As for the sushi, it was good, but the shari (rice) was a little cold. Actually, the fish was a little too cold also. The chill masked some of the true freshness and taste. Still, the saba was excellent. Though I'm a huge oyster fan, I never went for oyster sushi before, but he was pushing it so I tried it. It was very nice and fresh. The menu is limited to good basic sushi -- no dragon rolls or any of that.

While I was eating, the chef asked me my ethnicity and guessed that I'm Greek or Italian (common mistakes).
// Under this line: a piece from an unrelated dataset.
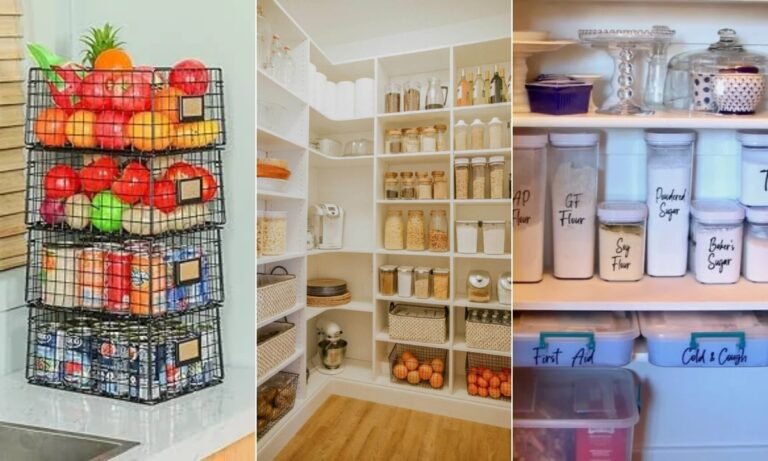 22 Walk In Pantry Organization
When I told him I was Jewish, he said, "you must be smart and rich." I've heard that kind of thing millions of times in Japan and have learned to get over it. Then he started teasing his waitress. "She has a huge crush on me," he said. I think this comment was partly the result of the freedom he felt in speaking Japanese, and partly his attempt to impress the attractive older Okinawan woman who sat down at the counter a few seats away from me. "Can you believe I'm 61?" he asked her.

I asked his name and he said I should just call him James Bond. Mr. Bond said he used to study Noh kyogen (Noh comedy -- "Okina" he said is a term from those plays) and likes to act. So far his film credits have been limited to extra parts. He wants to co-star in a film with the famous Japanese actor Takakura Ken, but he believes Takakura wouldn't work with him for fear of being shown up.

The tab for trying 6 different kinds of sushi at the counter, including oyster, negi-toro-maki, shiro-maguro, kuro-maguro (bluefin tuna), saba, and amaebi (plus a tamago present from the chef) came to 20 bucks including tax, which I thought was reasonable given that some of these often come at premium prices.

It's nice to know you don't have to be smart and rich to enjoy some decent sushi.